:: JOB ::
Starting with the line that contains "shown in centimetres?", return every line through the end of the listing below exactly as written. Omit the pictures.

▼▼▼

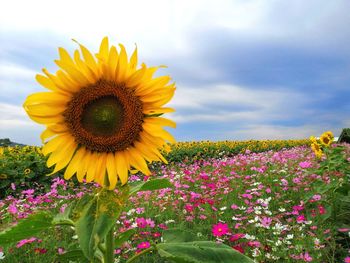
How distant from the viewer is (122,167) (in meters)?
2.14

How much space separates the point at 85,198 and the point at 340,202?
4.77 meters

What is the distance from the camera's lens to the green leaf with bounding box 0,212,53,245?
7.00 feet

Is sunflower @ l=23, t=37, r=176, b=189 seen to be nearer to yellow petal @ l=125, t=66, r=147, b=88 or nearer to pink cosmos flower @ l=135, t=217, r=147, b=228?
yellow petal @ l=125, t=66, r=147, b=88

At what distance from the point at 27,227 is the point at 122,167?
2.01ft

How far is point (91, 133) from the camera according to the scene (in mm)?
2191

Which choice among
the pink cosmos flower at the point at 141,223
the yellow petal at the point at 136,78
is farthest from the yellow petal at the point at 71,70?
the pink cosmos flower at the point at 141,223

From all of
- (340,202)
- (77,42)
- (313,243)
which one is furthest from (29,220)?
(340,202)

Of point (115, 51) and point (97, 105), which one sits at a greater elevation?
point (115, 51)

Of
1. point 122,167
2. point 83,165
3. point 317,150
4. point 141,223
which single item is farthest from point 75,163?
point 317,150

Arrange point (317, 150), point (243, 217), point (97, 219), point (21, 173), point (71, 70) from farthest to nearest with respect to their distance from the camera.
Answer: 1. point (21, 173)
2. point (317, 150)
3. point (243, 217)
4. point (71, 70)
5. point (97, 219)

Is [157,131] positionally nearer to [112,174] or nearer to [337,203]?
[112,174]

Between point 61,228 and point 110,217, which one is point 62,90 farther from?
point 61,228

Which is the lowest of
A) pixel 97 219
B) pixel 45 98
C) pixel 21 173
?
pixel 21 173

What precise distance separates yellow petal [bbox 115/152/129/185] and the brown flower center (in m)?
0.04
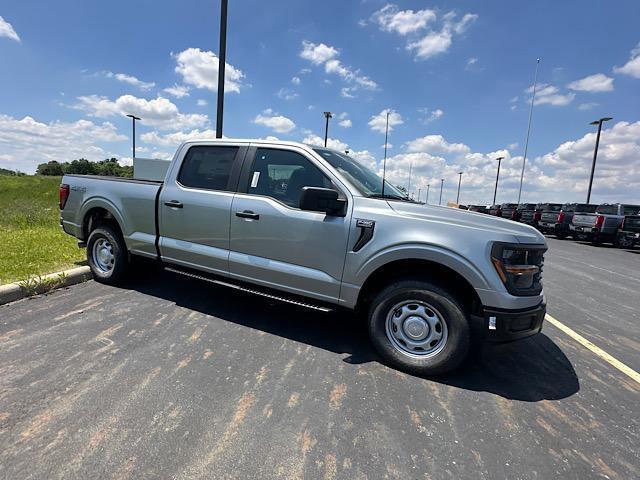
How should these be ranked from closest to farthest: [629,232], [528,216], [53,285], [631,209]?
1. [53,285]
2. [629,232]
3. [631,209]
4. [528,216]

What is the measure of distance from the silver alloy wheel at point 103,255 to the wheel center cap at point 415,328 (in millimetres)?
3999

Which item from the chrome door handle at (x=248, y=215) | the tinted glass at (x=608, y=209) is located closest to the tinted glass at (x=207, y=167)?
the chrome door handle at (x=248, y=215)

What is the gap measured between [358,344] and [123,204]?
3.49 meters

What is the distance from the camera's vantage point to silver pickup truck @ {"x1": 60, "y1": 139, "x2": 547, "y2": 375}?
2.96 meters

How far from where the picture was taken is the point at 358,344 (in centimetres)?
369

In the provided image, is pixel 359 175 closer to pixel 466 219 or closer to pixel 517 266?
pixel 466 219

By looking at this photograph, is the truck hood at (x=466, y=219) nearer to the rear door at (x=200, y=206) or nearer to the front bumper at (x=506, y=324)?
→ the front bumper at (x=506, y=324)

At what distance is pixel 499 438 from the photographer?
2385mm

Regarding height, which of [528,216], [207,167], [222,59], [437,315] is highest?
[222,59]

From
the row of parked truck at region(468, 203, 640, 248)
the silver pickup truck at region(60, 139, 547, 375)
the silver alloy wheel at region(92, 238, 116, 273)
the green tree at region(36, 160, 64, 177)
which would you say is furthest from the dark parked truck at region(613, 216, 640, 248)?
the green tree at region(36, 160, 64, 177)

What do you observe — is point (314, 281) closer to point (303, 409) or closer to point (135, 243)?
point (303, 409)

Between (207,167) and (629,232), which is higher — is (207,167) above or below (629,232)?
above

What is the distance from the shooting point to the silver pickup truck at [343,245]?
2.96 meters

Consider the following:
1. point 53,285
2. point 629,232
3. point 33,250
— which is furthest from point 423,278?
point 629,232
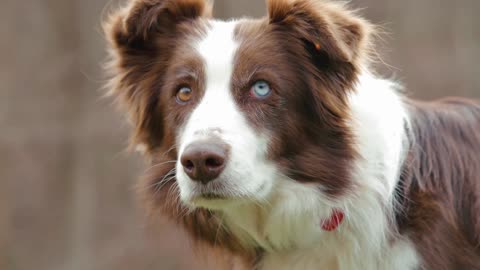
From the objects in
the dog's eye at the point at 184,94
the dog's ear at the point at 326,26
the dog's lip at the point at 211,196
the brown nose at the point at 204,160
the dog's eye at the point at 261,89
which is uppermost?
the dog's ear at the point at 326,26

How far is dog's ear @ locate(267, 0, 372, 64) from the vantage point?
4348 millimetres

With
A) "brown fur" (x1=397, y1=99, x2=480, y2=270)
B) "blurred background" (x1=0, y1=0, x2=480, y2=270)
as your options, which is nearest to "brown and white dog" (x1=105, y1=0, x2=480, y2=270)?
"brown fur" (x1=397, y1=99, x2=480, y2=270)

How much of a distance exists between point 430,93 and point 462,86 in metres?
0.36

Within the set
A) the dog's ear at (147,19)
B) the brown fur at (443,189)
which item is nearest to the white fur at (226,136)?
the dog's ear at (147,19)

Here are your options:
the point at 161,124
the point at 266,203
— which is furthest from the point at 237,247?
the point at 161,124

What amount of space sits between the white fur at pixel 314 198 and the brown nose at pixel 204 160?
0.41 ft

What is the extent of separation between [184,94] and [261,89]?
419 mm

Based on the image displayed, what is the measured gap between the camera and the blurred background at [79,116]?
9.08 metres

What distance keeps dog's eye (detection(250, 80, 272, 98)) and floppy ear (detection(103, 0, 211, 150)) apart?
2.11 feet

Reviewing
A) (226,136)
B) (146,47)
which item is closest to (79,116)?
(146,47)

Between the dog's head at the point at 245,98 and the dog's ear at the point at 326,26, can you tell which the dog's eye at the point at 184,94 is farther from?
the dog's ear at the point at 326,26

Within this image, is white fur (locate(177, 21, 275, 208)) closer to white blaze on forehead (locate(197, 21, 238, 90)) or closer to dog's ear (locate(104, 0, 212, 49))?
white blaze on forehead (locate(197, 21, 238, 90))

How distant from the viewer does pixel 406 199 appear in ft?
15.0

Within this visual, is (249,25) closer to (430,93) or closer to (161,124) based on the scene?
(161,124)
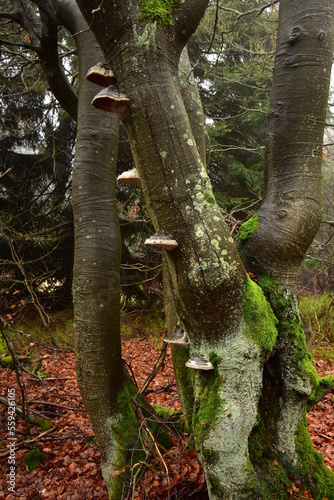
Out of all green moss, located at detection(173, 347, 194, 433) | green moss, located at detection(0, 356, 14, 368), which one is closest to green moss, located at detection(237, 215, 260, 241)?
green moss, located at detection(173, 347, 194, 433)

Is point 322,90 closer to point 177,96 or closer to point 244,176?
point 177,96

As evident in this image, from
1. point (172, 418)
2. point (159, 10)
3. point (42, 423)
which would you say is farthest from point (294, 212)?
point (42, 423)

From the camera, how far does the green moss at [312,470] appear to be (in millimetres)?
2395

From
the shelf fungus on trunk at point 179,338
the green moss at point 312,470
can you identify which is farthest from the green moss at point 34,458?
the green moss at point 312,470

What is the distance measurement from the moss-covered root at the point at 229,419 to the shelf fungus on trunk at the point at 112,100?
1504mm

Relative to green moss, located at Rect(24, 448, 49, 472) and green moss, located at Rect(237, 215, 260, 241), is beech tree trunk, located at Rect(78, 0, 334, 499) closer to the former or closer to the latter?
green moss, located at Rect(237, 215, 260, 241)

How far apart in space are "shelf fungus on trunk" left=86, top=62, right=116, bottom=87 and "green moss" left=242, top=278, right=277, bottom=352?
145 centimetres

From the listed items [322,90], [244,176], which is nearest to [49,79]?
[322,90]

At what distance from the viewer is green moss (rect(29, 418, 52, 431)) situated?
15.4 ft

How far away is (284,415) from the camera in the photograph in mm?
2438

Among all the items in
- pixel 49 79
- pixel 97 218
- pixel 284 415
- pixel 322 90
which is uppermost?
pixel 49 79

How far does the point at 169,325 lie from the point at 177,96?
261 cm

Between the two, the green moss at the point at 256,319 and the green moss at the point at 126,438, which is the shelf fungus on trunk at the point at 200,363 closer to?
the green moss at the point at 256,319

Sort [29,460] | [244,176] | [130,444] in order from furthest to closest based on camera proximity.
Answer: [244,176]
[29,460]
[130,444]
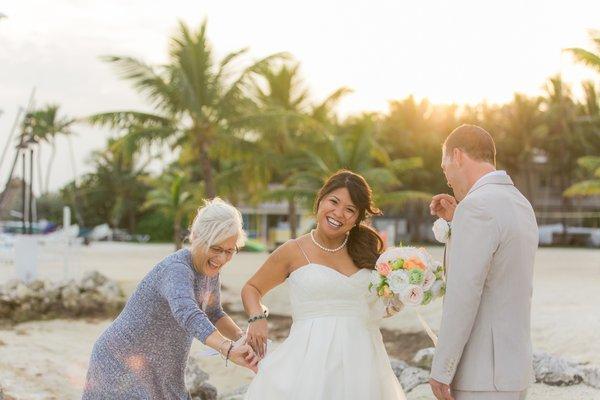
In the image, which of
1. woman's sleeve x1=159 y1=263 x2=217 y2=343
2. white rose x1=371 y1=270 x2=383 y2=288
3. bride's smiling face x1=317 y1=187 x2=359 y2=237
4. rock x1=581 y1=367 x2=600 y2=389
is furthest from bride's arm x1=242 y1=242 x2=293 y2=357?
rock x1=581 y1=367 x2=600 y2=389

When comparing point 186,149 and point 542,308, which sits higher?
point 186,149

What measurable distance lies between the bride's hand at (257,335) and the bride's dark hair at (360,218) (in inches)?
23.4

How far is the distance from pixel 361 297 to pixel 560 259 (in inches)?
1176

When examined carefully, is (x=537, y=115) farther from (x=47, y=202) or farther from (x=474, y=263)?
(x=474, y=263)

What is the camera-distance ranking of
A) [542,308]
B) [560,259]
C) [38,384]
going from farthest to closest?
[560,259] → [542,308] → [38,384]

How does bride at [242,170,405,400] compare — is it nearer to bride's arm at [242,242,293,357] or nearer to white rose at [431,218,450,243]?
bride's arm at [242,242,293,357]

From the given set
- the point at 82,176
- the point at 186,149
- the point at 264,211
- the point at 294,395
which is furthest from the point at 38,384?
the point at 82,176

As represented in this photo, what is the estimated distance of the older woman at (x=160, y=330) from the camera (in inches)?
122

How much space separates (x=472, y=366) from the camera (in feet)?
9.53

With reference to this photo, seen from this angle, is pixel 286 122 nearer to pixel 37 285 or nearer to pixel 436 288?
pixel 37 285

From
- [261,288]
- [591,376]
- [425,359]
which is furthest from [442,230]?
[425,359]

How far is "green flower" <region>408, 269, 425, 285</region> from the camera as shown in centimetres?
330

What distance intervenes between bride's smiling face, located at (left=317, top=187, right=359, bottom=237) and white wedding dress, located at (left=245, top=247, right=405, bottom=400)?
20 cm

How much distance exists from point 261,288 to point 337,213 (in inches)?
20.5
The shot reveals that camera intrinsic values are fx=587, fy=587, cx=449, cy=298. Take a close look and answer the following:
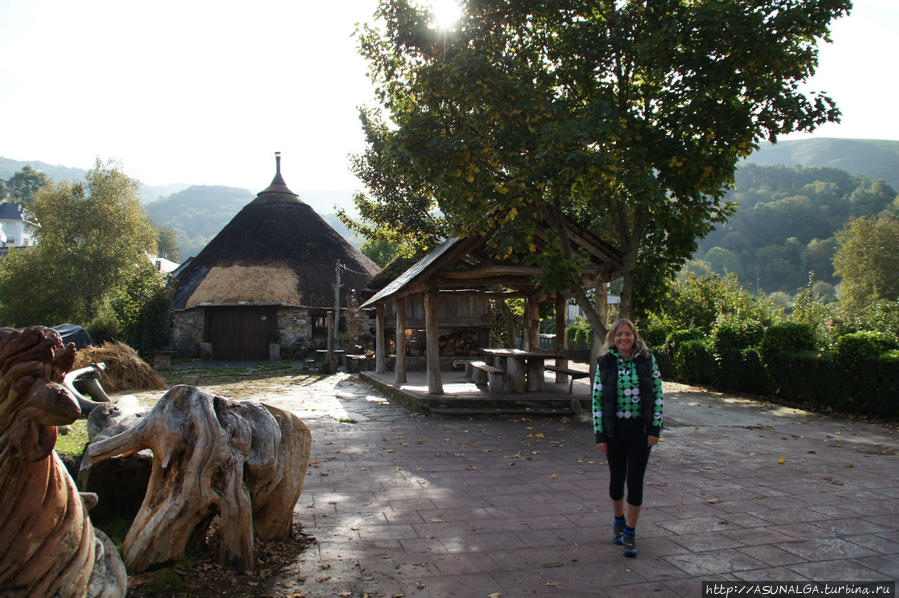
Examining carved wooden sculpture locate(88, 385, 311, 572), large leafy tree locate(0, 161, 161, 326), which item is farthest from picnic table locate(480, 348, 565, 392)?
large leafy tree locate(0, 161, 161, 326)

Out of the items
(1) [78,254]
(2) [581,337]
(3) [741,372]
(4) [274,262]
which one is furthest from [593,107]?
(1) [78,254]

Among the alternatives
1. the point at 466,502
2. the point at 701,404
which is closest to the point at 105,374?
the point at 466,502

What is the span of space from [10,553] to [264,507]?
2.20 m

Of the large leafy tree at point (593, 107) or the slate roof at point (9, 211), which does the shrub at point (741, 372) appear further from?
the slate roof at point (9, 211)

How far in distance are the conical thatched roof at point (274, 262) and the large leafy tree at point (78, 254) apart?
2.82m

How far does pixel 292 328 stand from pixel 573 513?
82.3 feet

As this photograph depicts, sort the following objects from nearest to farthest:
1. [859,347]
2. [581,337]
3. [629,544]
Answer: [629,544]
[859,347]
[581,337]

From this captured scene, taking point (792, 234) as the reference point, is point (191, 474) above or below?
below

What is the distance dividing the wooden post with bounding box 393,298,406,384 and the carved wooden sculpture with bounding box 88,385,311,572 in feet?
31.0

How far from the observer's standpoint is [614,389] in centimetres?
436

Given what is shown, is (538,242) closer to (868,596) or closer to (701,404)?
(701,404)

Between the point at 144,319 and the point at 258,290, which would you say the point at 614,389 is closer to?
the point at 144,319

▲▲▲

:: RESULT BELOW ::
How far is "green flower" <region>408, 269, 425, 285</region> from the camera as shown in centimetres?
330

What distance intervenes between bride's smiling face, located at (left=317, top=187, right=359, bottom=237) and white wedding dress, located at (left=245, top=247, right=405, bottom=400)?
20 cm

How much distance exists from point 261,288 to point 337,213 (in inches)?
20.5
The shot reveals that camera intrinsic values are fx=587, fy=587, cx=449, cy=298. Take a close look and answer the following:
Examining carved wooden sculpture locate(88, 385, 311, 572), large leafy tree locate(0, 161, 161, 326), which item is farthest from picnic table locate(480, 348, 565, 392)?
large leafy tree locate(0, 161, 161, 326)

Out of the items
(1) [78,254]
(2) [581,337]
(3) [741,372]
(4) [274,262]
which one is furthest from [593,107]?
(1) [78,254]

Among the alternatives
1. the point at 466,502
2. the point at 701,404
which is closest to the point at 105,374?
the point at 466,502

What is the span of space from [10,553] to [264,507]?
2.20 m

Of the large leafy tree at point (593, 107) or the slate roof at point (9, 211), which does the shrub at point (741, 372) appear further from?
the slate roof at point (9, 211)

How far in distance are the conical thatched roof at point (274, 262) and the large leafy tree at point (78, 254) apart?
2.82m

How far does pixel 292 328 stand from pixel 573 513?
82.3 feet

As this photograph depicts, sort the following objects from nearest to farthest:
1. [859,347]
2. [581,337]
3. [629,544]
Answer: [629,544]
[859,347]
[581,337]

From this captured scene, taking point (792, 234) as the reference point, is point (191, 474) above or below?
below

What is the distance dividing the wooden post with bounding box 393,298,406,384 and the carved wooden sculpture with bounding box 88,385,311,572 in feet?
31.0

How far from the observer's standpoint is [614,389] in centimetres?
436

Given what is shown, is (538,242) closer to (868,596) or closer to (701,404)?
(701,404)

Between the point at 144,319 and the point at 258,290, which would you say the point at 614,389 is closer to?
the point at 144,319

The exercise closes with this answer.